Revamping healthcare -- a goal that so far has eluded California officials -- may be a tough test of the conciliatory governing style that Schwarzenegger adopted this year. But his staff says that even if he runs into opposition, he won’t take his agenda to voters; he has discarded that tactic.
“We don’t think the voters want us to go to the ballot,” an administration official said.
The governor will work closely with the Democratic-controlled Legislature, pushing for compromises, aides said. And the signals are promising.
“We can have a very productive year,” Assembly Speaker Fabian Nunez (D-Los Angeles), said in an interview, “just as long as the governor stays the course.”
Although healthcare will dominate the 2007 agenda, Schwarzenegger has said he also wants to improve school accountability. His staff offers little specificity about what he intends, pointing instead to bills he has signed in the past.
One such measure, by state Sen. Jack Scott (D-Altadena), is meant to keep poor teachers who are drummed out of one school from landing a job at another, a practice educators call “the dance of the lemons.”
On a smaller scale, Schwarzenegger wants to arm parents with more information about school quality. He hopes to post on the Internet data that would show how various schools stack up in extracurricular programs, classroom performance and spending.
“How is the money spent?” Schwarzenegger said at a campaign appearance in Prunedale, near Monterey, last week. “Do we really spend it in the best possible way? And how do we get more money in the classroom? Open up the books and let the sunshine in.”
Schwarzenegger is likely to step carefully, having made an enemy of the California Teachers Assn. in his first term by reneging on a budget deal. The union campaigned hard to drive down his approval rating and defeat his special-election agenda last year.
Sobered by that loss, Schwarzenegger is not looking for new fights in his next term, aides say.
Picking up some unfinished business from his first term, the governor will try again to ease prison crowding. With prisons running out of room, he declared a state of emergency last month, a step that allows inmates to be transferred to other states.
The governor had sought to reduce crowding during a special legislative session last summer. But lawmakers rejected his proposed $6-billion plan to transfer some inmates and use private facilities to house others, and told the governor to come back later with a new proposal.
Schwarzenegger’s idea is to add prisons. “We must build more prison space because ... we’re way overcrowded,” he said at last week’s campaign stop.
As he begins Act II of his governorship, Schwarzenegger will be presiding over a team that is very different from the one he came in with.
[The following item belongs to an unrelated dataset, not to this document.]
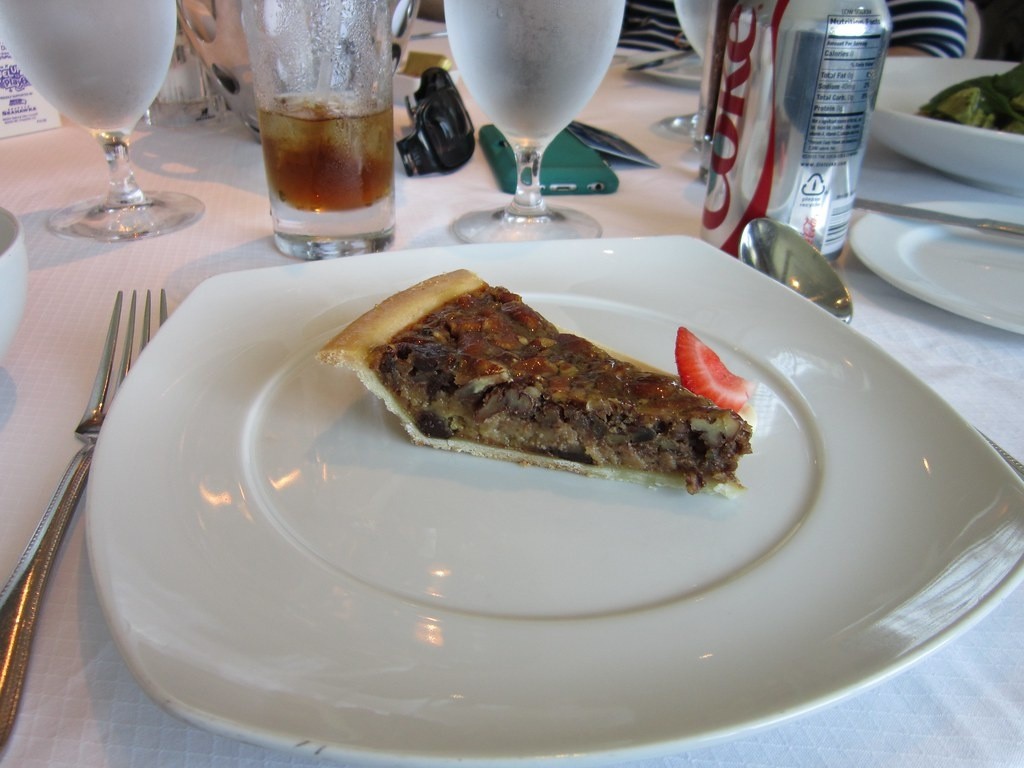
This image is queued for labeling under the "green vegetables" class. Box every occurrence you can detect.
[919,61,1024,138]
Several aides may be leaving, including Bonnie Reiss, a Democrat and longtime friend of the governor; Fred Aguiar, the Cabinet secretary; and Richard Costigan, the governor’s chief liaison to the Legislature.
Schwarzenegger’s political future is now being guided by a quartet of advisors: Mendelsohn, Chief of Staff Susan Kennedy and two strategists who helped reelect President Bush in 2004, Steve Schmidt and Matthew Dowd.
The four were central to Schwarzenegger’s political recovery after the 2005 special election debacle.